## SOURCE
%%

OptPrInDT {PrInDT} | R Documentation |
Optimisation of undersampling percentages for classification
Description
The function OptPrInDT applies an iterative technique for finding optimal undersampling percentages
'percl' for the larger class and 'percs' for the smaller class by a nested grid search for the use of the function PrInDT for
the relationship between the two-class factor variable 'classname' and all other factor and numerical variables
in the data frame 'data' by means of 'N' repetitions of undersampling. The optimization citerion is the balanced accuracy
on the validation sample 'valdat' (default = full sample 'data'). The trees generated from undersampling can be restricted by not accepting trees
including split results specified in the character strings of the vector 'ctestv'.
The inputs plmax and psmax determine the maximal values of the percentages and the inputs distl and dists the
the distances to the next smaller percentage to be tried.
The parameters 'conf.level', 'minsplit', and 'minbucket' can be used to control the size of the trees.
Usage
OptPrInDT(data,classname,ctestv=NA,N=99,plmax=0.09,psmax=0.9,
distl=0.01,dists=0.1,conf.level=0.95,minsplit=NA,minbucket=NA,
valdat=data)
Arguments
data |
Input data frame with class factor variable 'classname' and the |
classname |
Name of class variable (character) |
ctestv |
Vector of character strings of forbidden split results; |
N |
Number (> 7) of repetitions (integer) |
plmax |
Maximal undersampling percentage of larger class (numerical, > 0 and <= 1); |
psmax |
Maximal undersampling percentage of smaller class (numerical, > 0 and <= 1); |
distl |
Distance to the next lower undersampling percentage of larger class (numerical, > 0 and < 1); |
dists |
Distance to the next lower undersampling percentage of smaller class (numerical, > 0 and < 1); |
conf.level |
(1 - significance level) in function |
minsplit |
Minimum number of elements in a node to be splitted; |
minbucket |
Minimum number of elements in a node; |
valdat |
validation data; default = data |
Details
See help("RePrInDT") and help("PrInDT") for further information.
Standard output can be produced by means of print(name$besttree)
or just name$besttree
as well as plot(name$besttree)
where 'name' is the output data
frame of the function.
Value
- besttree
best tree on full sample
- bestba
balanced accuracy of best tree on full sample
- percl
undersampling percentage of large class of best tree on full sample
- percs
undersampling percentage of small class of best tree on full sample
Examples
datastrat <- PrInDT::data_zero
data <- na.omit(datastrat) # cleaned full data: no NAs
# interpretation restrictions (split exclusions)
ctestv <- rbind('ETH == {C2a, C1a}','MLU == {1, 3}') # split exclusions
# call of OptPrInDT
out <- OptPrInDT(data,"real",ctestv,N=24,conf.level=0.995) # unstratified
out # print best model and ensembles as well as all observations
plot(out)

%%

## Questions about scene geometry

%%

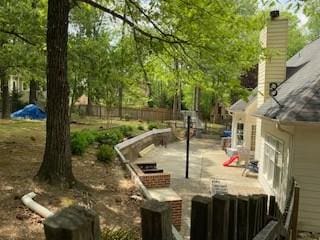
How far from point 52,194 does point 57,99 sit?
1.80m

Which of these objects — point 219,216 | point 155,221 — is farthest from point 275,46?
point 155,221

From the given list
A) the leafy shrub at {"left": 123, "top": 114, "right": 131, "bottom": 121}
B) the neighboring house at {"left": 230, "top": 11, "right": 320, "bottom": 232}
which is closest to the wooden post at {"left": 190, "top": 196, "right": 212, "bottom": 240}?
the neighboring house at {"left": 230, "top": 11, "right": 320, "bottom": 232}

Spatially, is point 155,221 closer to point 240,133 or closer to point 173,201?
point 173,201

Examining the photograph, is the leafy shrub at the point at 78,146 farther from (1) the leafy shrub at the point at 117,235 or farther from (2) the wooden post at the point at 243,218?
(2) the wooden post at the point at 243,218

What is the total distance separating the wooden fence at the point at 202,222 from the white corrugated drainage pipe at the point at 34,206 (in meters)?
3.46

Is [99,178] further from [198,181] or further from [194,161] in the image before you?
[194,161]

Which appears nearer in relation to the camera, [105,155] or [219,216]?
[219,216]

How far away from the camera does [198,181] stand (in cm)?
1463

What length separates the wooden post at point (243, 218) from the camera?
2.51m

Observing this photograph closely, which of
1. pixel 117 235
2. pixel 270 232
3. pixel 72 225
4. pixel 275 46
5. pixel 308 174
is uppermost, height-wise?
pixel 275 46

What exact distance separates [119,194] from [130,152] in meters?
9.90

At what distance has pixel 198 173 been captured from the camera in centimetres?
1639

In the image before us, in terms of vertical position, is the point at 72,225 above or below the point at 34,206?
above

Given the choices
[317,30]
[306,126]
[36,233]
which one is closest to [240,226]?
[36,233]
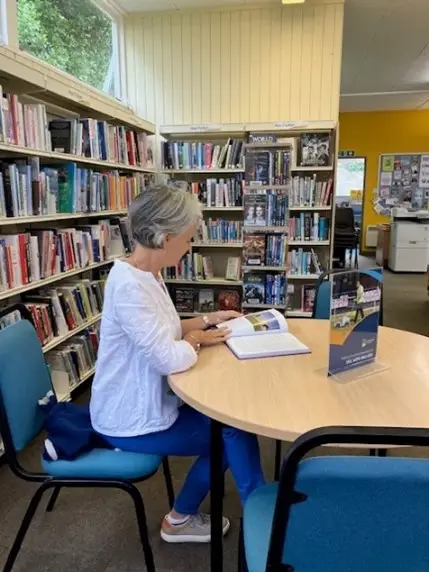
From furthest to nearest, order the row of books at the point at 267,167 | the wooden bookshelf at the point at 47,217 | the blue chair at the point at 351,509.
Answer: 1. the row of books at the point at 267,167
2. the wooden bookshelf at the point at 47,217
3. the blue chair at the point at 351,509

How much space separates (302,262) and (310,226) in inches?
13.6

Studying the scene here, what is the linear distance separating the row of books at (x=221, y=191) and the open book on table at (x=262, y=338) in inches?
95.9

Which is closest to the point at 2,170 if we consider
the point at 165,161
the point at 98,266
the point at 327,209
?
the point at 98,266

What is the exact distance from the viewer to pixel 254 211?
373cm

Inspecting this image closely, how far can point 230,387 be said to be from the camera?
1273 millimetres

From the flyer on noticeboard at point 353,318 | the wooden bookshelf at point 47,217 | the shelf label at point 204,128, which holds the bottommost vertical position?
the flyer on noticeboard at point 353,318

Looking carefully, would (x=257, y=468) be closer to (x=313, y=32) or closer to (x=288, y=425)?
(x=288, y=425)

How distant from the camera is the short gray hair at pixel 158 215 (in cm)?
146

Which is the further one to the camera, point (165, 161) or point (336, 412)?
point (165, 161)

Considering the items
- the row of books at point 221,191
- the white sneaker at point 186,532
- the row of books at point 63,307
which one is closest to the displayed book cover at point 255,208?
the row of books at point 221,191

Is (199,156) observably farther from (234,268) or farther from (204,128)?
(234,268)

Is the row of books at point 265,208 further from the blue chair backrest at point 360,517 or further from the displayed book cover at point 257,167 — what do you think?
the blue chair backrest at point 360,517

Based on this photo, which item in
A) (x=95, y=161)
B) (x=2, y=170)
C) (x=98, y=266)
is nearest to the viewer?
(x=2, y=170)

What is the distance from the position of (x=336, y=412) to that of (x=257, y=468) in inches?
16.0
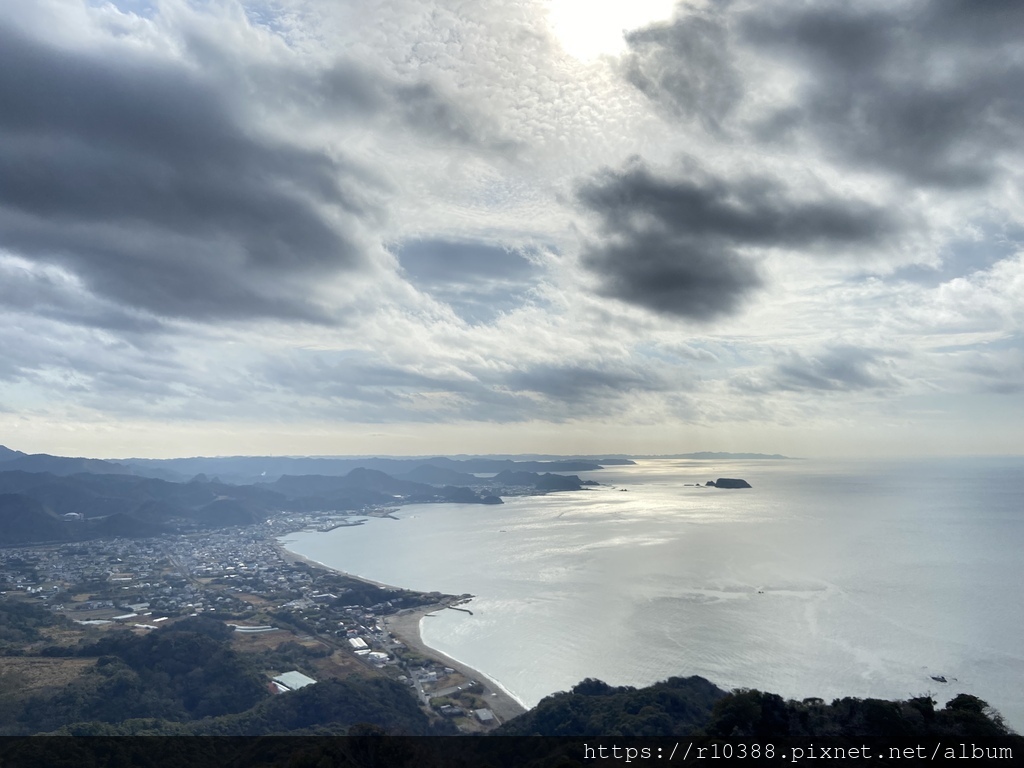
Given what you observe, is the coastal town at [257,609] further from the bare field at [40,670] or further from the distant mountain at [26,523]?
the distant mountain at [26,523]

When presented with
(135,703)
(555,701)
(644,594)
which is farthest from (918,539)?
(135,703)

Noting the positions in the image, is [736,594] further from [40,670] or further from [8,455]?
[8,455]

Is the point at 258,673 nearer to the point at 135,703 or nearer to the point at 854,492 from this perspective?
the point at 135,703

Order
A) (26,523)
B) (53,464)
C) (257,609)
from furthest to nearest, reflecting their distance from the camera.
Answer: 1. (53,464)
2. (26,523)
3. (257,609)

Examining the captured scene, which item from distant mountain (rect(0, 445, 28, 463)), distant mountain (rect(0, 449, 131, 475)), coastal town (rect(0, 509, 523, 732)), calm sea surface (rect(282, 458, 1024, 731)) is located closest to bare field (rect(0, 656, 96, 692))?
coastal town (rect(0, 509, 523, 732))

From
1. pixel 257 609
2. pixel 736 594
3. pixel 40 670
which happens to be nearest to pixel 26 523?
pixel 257 609
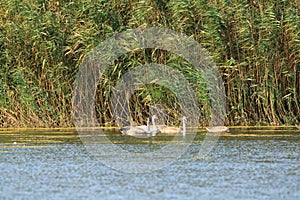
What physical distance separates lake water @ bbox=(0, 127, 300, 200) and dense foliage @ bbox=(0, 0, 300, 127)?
1.60 meters

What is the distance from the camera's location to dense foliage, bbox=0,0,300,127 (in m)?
15.1

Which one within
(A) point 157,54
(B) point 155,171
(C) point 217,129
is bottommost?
(B) point 155,171

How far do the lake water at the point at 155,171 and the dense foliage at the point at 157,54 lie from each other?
1.60 m

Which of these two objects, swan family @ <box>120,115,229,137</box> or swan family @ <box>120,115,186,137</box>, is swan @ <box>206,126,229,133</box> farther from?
swan family @ <box>120,115,186,137</box>

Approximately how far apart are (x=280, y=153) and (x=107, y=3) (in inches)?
225

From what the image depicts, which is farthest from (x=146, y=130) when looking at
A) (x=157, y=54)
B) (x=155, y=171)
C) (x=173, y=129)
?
(x=155, y=171)

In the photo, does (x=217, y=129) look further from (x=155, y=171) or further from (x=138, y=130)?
(x=155, y=171)

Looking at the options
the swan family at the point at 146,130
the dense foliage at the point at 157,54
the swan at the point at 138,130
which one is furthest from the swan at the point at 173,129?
the dense foliage at the point at 157,54

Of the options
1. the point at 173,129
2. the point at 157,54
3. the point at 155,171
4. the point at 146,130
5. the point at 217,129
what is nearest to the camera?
the point at 155,171

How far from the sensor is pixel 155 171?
9852mm

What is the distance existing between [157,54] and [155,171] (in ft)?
19.3

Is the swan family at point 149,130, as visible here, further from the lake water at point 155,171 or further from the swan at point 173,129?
the lake water at point 155,171

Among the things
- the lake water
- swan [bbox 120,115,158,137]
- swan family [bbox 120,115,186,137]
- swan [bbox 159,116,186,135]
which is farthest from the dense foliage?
the lake water

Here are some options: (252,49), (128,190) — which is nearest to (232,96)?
(252,49)
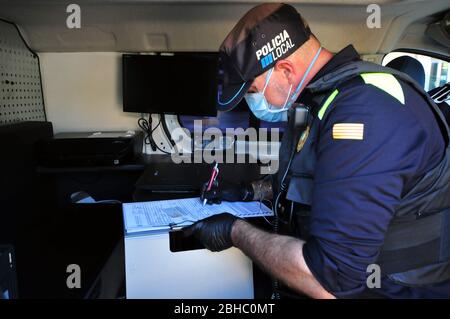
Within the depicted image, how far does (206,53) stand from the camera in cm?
232

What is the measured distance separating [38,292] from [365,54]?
2351mm

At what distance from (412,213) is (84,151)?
5.81 ft

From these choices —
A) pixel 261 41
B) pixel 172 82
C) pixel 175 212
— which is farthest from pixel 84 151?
pixel 261 41

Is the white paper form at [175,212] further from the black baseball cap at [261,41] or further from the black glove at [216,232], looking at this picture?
the black baseball cap at [261,41]

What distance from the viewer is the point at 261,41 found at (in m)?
0.97

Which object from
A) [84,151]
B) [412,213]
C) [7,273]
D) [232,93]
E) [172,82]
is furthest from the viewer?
[172,82]

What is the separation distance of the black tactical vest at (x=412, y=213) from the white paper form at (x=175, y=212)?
1.25ft

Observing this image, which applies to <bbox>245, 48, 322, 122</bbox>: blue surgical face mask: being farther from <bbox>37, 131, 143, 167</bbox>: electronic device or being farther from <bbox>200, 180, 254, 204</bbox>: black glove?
<bbox>37, 131, 143, 167</bbox>: electronic device

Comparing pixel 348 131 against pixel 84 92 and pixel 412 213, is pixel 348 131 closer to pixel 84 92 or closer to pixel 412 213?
pixel 412 213

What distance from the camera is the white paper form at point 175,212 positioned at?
3.65 ft

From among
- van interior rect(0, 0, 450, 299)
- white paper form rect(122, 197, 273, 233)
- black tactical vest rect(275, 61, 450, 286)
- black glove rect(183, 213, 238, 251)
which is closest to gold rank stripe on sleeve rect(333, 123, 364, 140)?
black tactical vest rect(275, 61, 450, 286)

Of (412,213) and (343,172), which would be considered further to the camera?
(412,213)

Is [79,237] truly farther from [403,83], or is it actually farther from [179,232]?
[403,83]
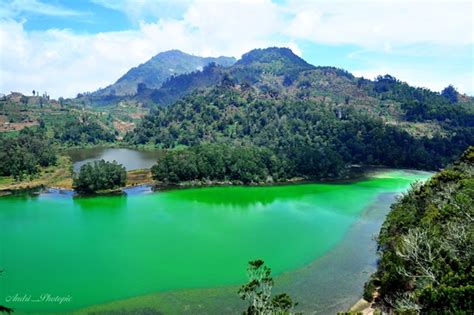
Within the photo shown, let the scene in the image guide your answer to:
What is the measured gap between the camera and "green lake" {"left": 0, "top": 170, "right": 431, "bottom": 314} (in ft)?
98.5

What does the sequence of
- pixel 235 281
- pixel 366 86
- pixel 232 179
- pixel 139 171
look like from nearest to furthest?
pixel 235 281
pixel 232 179
pixel 139 171
pixel 366 86

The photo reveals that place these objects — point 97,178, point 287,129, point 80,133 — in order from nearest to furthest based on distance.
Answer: point 97,178, point 287,129, point 80,133

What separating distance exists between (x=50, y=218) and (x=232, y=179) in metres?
32.4

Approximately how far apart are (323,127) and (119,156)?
53901 mm

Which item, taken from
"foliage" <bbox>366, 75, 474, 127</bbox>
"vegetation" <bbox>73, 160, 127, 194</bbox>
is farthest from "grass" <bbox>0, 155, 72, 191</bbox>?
"foliage" <bbox>366, 75, 474, 127</bbox>

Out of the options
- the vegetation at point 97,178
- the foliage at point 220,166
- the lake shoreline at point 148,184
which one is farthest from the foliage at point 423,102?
the vegetation at point 97,178

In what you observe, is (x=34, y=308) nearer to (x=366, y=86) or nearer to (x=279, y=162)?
(x=279, y=162)

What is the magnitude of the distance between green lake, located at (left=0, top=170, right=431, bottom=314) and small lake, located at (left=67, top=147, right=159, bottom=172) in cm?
3107

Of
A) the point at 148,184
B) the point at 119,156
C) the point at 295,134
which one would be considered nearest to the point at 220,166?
the point at 148,184

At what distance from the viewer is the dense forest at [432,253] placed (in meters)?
16.9

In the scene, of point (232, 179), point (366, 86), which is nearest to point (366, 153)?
point (232, 179)

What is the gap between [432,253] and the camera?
21.8 meters

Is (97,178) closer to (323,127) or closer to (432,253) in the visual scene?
(432,253)

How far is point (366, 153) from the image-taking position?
93250mm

%%

## DIRECTIVE 1
In the example section of the OptPrInDT documentation, why is na.omit applied to datastrat before OptPrInDT is called?
## DIRECTIVE 2
List every component that the OptPrInDT documentation names under "Value", with a short description of each.
## DIRECTIVE 3
According to the OptPrInDT documentation, what criterion does the optimization use?
Rely solely on the OptPrInDT documentation when responding.

## FINAL ANSWER 1
It produces the cleaned full data, so that the data frame passed to OptPrInDT contains no NAs.

## FINAL ANSWER 2
- besttree: the best tree on the full sample
- bestba: the balanced accuracy of the best tree on the full sample
- percl: the undersampling percentage of the large class of the best tree on the full sample
- percs: the undersampling percentage of the small class of the best tree on the full sample

## FINAL ANSWER 3
It uses the balanced accuracy on the validation sample 'valdat', which by default is the full sample 'data'.